- Church: Catholic Church
- Archdiocese: Madurai
- Diocese: Kottar
- Elected: 20 May 2017
- Predecessor: Peter Remigius
- Successor: Incumbent

Orders
- Ordination: 2 April 1989
- Consecration: 29 June 2017 by Peter Remigius

Personal details
- Born: 13 April 1963 Rajakkamangalam Thurai, Kanyakumari district, Tamil Nadu
- Denomination: Roman Catholic
- Residence: Bishop's House, Nagercoil
- Alma mater: Pontifical Gregorian University KU Leuven Madurai Kamaraj University
- Motto: In the mind of Christ

= Nazarene Soosai =

Nazarene Soosai (born ) is a Roman Catholic Bishop who is currently serving as the Bishop of Kottar diocese. He is the sixth bishop of Kottar diocese.

== Early life ==
Nazarene Soosai was born to Soosi and Panipitchai as their 8th child on 13 April 1963, at Rajakkamangalam Thurai of Kanyakumari district in Tamil Nadu. He was baptized on 18 April 1963. He completed his studies from St. Aloysius Seminary Minor Seminary of Nagercoil, Sacred Heart Seminary in Poonamallee. He got a Licentiate in Theology from Catholic University of Leuven in Belgium, and a doctorate from the Pontifical Gregorian University in Rome. He acquired his Master’s Degree in Political Science from the University of Madurai.
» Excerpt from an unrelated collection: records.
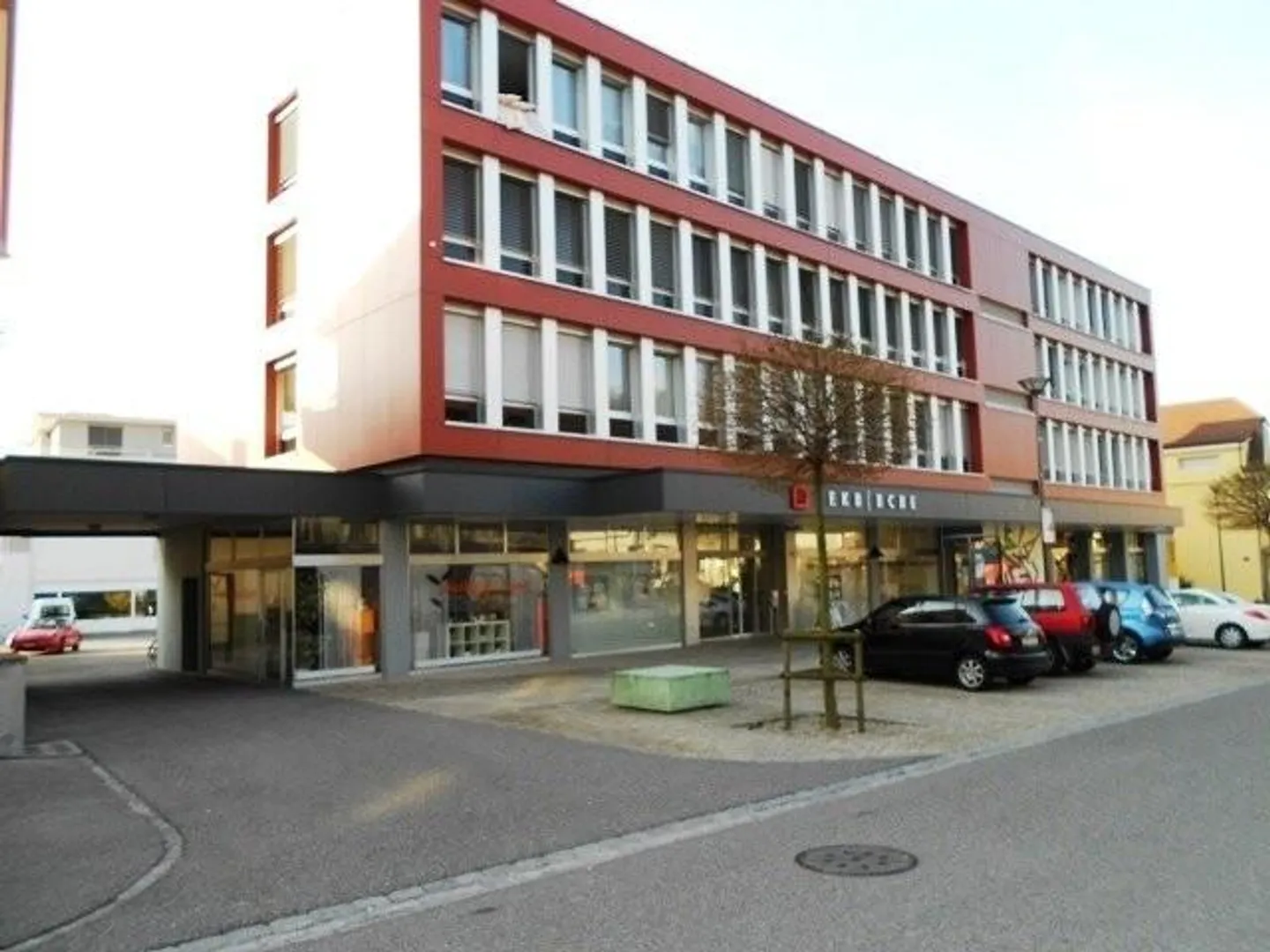 Local commercial à louer dans un emplacement central à Lengnau - Photo 1 sur 5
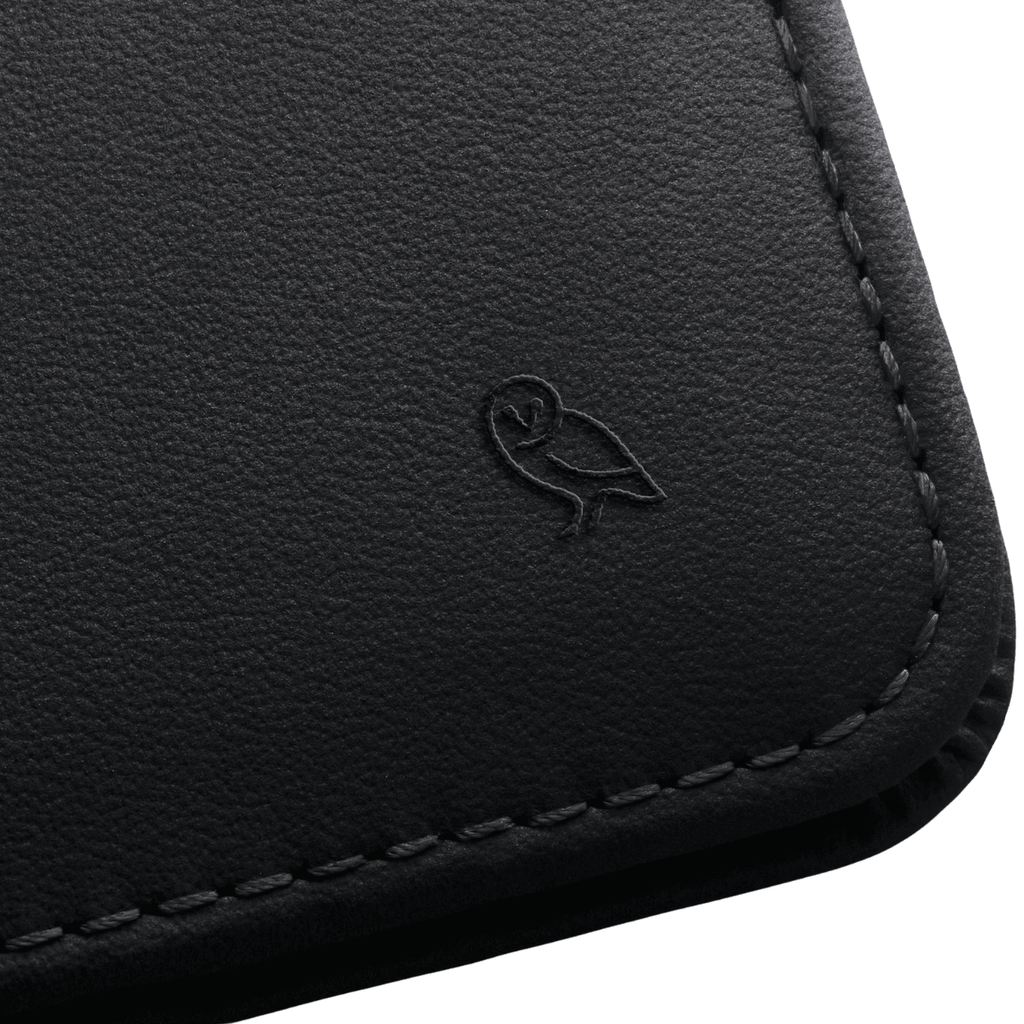 Bellroy Hide & Seek Lo in INNOVERA™ Black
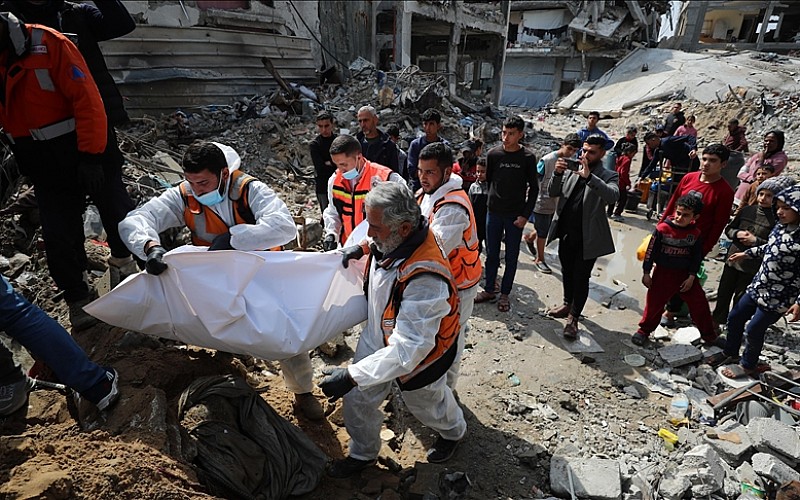 Ateşkesi ihlal eden İsrail, Gazze'de 4 kentte saldırılarını yoğunlaştırdı Ateşkesi ihlal eden İsrail, Gazze'de 4 kentte saldırılarını yoğunlaştırdı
== Academic and ecclesiastical career ==
After his priestly ordination on 2 April 1989, Nazarene Soosai was appointed as an assistant priest in Our Lady Of Presentation Church, Colachel. He then served as the prefect of studies at the Tamil Nadu Xavier Mission Home, Nagercoil and as well as the secretary of the Diocesan Commission for Vocations. In 1992, he served in the parish of St. Helen, Enayam. After that, he was appointed as the dean and professor of theology at the Sacred Heart Seminary, Poonamallee and remained in position for eight years. In 2011, he became the parish priest of Our Lady of Ransom Church, Kanyakumari.

He was also a visiting professor in Madras University, CRI Theological Institutes in Bangalore, Sambalpur, Odisha; Salesian Theological Institute in Chennai, St. Paul’s seminary in Tiruchirapalli and Arul Kadal, Chennai.

On 20 May 2017, Pope Francis appointed him as the Bishop of Kottar diocese and he was consecrated on 29 June 2017, by his predecessor Rev. Peter Remigius, Archbishop Antony Pappusamy and Bishop Eugene Joseph.